Exercise aim: The records that follow should be retyped word for word.

Material provided:
***

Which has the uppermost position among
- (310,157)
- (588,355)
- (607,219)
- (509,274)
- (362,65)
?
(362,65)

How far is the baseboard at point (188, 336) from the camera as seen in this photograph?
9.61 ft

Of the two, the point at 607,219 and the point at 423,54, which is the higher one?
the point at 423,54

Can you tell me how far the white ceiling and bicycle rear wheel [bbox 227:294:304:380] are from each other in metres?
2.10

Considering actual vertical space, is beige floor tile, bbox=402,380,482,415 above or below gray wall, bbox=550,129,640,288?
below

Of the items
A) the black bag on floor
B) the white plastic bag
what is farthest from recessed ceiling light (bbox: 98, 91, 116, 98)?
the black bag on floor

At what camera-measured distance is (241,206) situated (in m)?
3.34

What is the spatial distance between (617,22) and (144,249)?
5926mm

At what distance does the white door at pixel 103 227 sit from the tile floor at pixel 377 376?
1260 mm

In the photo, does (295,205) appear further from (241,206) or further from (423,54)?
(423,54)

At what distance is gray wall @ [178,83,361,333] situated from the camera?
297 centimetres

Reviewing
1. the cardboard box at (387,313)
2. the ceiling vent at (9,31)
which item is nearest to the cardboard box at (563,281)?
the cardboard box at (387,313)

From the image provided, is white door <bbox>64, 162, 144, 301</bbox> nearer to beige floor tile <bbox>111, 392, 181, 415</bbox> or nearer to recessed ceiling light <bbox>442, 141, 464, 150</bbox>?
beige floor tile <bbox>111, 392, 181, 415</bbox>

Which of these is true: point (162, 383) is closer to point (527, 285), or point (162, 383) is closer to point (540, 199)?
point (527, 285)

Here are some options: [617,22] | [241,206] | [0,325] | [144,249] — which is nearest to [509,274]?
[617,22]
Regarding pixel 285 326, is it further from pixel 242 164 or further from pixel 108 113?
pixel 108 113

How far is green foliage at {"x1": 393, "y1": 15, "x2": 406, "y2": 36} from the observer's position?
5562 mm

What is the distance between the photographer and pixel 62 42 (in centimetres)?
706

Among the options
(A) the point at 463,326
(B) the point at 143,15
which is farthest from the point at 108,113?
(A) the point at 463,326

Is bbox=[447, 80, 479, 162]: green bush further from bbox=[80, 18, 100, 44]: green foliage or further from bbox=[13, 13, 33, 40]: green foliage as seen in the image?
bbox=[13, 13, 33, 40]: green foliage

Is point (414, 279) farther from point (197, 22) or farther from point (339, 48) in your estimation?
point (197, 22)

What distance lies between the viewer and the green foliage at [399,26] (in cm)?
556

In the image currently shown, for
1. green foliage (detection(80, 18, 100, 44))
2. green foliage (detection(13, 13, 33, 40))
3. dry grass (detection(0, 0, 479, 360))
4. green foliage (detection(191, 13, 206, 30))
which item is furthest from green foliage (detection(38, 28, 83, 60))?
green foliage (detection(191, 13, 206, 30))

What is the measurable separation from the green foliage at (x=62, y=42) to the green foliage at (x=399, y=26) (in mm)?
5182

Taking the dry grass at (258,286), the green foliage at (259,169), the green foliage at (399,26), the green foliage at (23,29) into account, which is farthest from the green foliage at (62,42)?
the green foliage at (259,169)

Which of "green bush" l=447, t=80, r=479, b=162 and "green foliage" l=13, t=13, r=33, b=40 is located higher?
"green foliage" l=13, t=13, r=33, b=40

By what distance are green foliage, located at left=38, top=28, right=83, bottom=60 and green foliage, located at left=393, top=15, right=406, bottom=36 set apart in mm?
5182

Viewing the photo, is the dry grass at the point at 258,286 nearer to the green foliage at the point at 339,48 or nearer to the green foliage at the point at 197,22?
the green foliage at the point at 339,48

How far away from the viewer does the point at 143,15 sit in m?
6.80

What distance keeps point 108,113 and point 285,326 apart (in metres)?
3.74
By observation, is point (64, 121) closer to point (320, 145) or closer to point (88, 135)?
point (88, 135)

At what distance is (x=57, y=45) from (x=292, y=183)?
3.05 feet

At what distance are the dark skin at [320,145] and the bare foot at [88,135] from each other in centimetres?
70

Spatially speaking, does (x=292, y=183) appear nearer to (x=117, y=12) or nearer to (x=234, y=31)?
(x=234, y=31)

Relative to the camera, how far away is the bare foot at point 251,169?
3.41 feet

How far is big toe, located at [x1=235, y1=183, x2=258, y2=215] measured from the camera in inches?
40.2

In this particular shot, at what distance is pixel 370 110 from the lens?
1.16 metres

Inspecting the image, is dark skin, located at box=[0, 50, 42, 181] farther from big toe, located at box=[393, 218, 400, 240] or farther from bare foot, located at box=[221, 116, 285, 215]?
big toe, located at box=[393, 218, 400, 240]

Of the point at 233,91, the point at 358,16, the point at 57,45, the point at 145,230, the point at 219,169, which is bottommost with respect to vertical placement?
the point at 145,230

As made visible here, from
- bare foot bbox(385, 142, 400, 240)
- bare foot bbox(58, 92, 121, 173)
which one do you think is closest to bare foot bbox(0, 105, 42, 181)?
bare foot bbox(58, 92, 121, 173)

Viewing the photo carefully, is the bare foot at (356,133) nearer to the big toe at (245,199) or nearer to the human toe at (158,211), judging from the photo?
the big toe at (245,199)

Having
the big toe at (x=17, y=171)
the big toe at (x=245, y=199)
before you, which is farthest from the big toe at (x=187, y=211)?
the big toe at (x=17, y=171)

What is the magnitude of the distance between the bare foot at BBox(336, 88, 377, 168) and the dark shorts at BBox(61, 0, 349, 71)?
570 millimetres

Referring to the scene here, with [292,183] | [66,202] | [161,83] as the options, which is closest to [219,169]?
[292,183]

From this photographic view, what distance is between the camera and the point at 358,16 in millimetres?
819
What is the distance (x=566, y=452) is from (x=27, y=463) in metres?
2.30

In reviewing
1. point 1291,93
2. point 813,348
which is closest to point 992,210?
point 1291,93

***

Result below:
Which has the uppermost position among
- (310,157)
- (588,355)
- (607,219)
- (509,274)
- (362,65)
?
(362,65)

How far is the baseboard at point (188, 336) from the camera as seen in this photograph?
9.61 ft

Of the two, the point at 607,219 and the point at 423,54, which is the higher one?
the point at 423,54

Can you tell me how far the white ceiling and bicycle rear wheel [bbox 227:294:304:380] are from each other in metres?
2.10

Considering actual vertical space, is beige floor tile, bbox=402,380,482,415 above or below gray wall, bbox=550,129,640,288?
below

Of the items
A) the black bag on floor
B) the white plastic bag
what is farthest from recessed ceiling light (bbox: 98, 91, 116, 98)?
the black bag on floor

At what camera-measured distance is (241,206) situated (in m)?
3.34

What is the spatial distance between (617,22) and (144,249)?
5926mm

At what distance does the white door at pixel 103 227 sit from the tile floor at pixel 377 376?
1260 mm

In the photo, does (295,205) appear further from (241,206) or further from (423,54)?
(423,54)

At what distance is gray wall @ [178,83,361,333] situated from the camera?
297 centimetres

Reviewing
1. the cardboard box at (387,313)
2. the ceiling vent at (9,31)
which item is nearest to the cardboard box at (563,281)?
the cardboard box at (387,313)

From the image provided, is white door <bbox>64, 162, 144, 301</bbox> nearer to beige floor tile <bbox>111, 392, 181, 415</bbox> or nearer to recessed ceiling light <bbox>442, 141, 464, 150</bbox>?
beige floor tile <bbox>111, 392, 181, 415</bbox>

Which of these is true: point (162, 383) is closer to point (527, 285), or point (162, 383) is closer to point (540, 199)?
point (527, 285)

Here are some options: [617,22] | [241,206] | [0,325] | [144,249] — which is nearest to [509,274]?
[617,22]
Regarding pixel 285 326, is it further from pixel 242 164 or further from pixel 108 113?
pixel 108 113

How far is green foliage at {"x1": 393, "y1": 15, "x2": 406, "y2": 36} from the observer's position?
5562 mm

What is the distance between the photographer and pixel 62 42 (in centimetres)?
706

Among the options
(A) the point at 463,326
(B) the point at 143,15
which is farthest from the point at 108,113?
(A) the point at 463,326

Is bbox=[447, 80, 479, 162]: green bush further from bbox=[80, 18, 100, 44]: green foliage or further from bbox=[13, 13, 33, 40]: green foliage as seen in the image?
bbox=[13, 13, 33, 40]: green foliage

Is point (414, 279) farther from point (197, 22) or farther from point (339, 48) in your estimation?
point (197, 22)

What distance lies between the viewer and the green foliage at [399,26] (in cm)?
556

In the image currently shown, for
1. green foliage (detection(80, 18, 100, 44))
2. green foliage (detection(13, 13, 33, 40))
3. dry grass (detection(0, 0, 479, 360))
4. green foliage (detection(191, 13, 206, 30))
which item is furthest from green foliage (detection(38, 28, 83, 60))?
green foliage (detection(191, 13, 206, 30))

What is the measurable separation from the green foliage at (x=62, y=42) to the green foliage at (x=399, y=26) (in mm)?
5182

Taking the dry grass at (258,286), the green foliage at (259,169), the green foliage at (399,26), the green foliage at (23,29) into account, which is farthest from the green foliage at (62,42)?
the green foliage at (259,169)

Which of "green bush" l=447, t=80, r=479, b=162 and "green foliage" l=13, t=13, r=33, b=40 is located higher?
"green foliage" l=13, t=13, r=33, b=40

By what distance are green foliage, located at left=38, top=28, right=83, bottom=60 and green foliage, located at left=393, top=15, right=406, bottom=36 set apart in mm?
5182

Viewing the photo, is the dry grass at the point at 258,286 nearer to the green foliage at the point at 339,48 or nearer to the green foliage at the point at 197,22?
the green foliage at the point at 339,48

How far away from the viewer does the point at 143,15 sit in m?
6.80

What distance keeps point 108,113 and point 285,326 apart (in metres)?
3.74
By observation, is point (64, 121) closer to point (320, 145) or closer to point (88, 135)?
point (88, 135)

At what distance is (x=57, y=45) from (x=292, y=183)?
3.05 feet

At what distance are the dark skin at [320,145] and the bare foot at [88,135] from each other in centimetres?
70

Spatially speaking, does (x=292, y=183) appear nearer to (x=117, y=12) or nearer to (x=234, y=31)?
(x=234, y=31)

Relative to the camera, how far away is the bare foot at point 251,169?
3.41 feet

How far is big toe, located at [x1=235, y1=183, x2=258, y2=215] measured from the camera in inches?
40.2

In this particular shot, at what distance is pixel 370 110 from the lens?
1.16 metres

Inspecting the image, is dark skin, located at box=[0, 50, 42, 181] farther from big toe, located at box=[393, 218, 400, 240] or farther from bare foot, located at box=[221, 116, 285, 215]?
big toe, located at box=[393, 218, 400, 240]

Of the point at 233,91, the point at 358,16, the point at 57,45, the point at 145,230, the point at 219,169, which is bottommost with respect to vertical placement?
the point at 145,230

As made visible here, from
- bare foot bbox(385, 142, 400, 240)
- bare foot bbox(58, 92, 121, 173)
which one do you think is closest to bare foot bbox(0, 105, 42, 181)?
bare foot bbox(58, 92, 121, 173)

Viewing the photo carefully, is the bare foot at (356,133) nearer to the big toe at (245,199) or nearer to the human toe at (158,211), judging from the photo?
the big toe at (245,199)

Having
the big toe at (x=17, y=171)
the big toe at (x=245, y=199)
before you, which is farthest from the big toe at (x=187, y=211)?
the big toe at (x=17, y=171)

What is the magnitude of the distance between the bare foot at BBox(336, 88, 377, 168) and the dark shorts at BBox(61, 0, 349, 71)?
570 millimetres

Referring to the scene here, with [292,183] | [66,202] | [161,83] as the options, which is closest to [219,169]?
[292,183]

From this photographic view, what distance is between the camera and the point at 358,16 in millimetres?
819
What is the distance (x=566, y=452) is from (x=27, y=463) in metres?
2.30

In reviewing
1. point 1291,93
2. point 813,348
which is closest to point 992,210?
point 1291,93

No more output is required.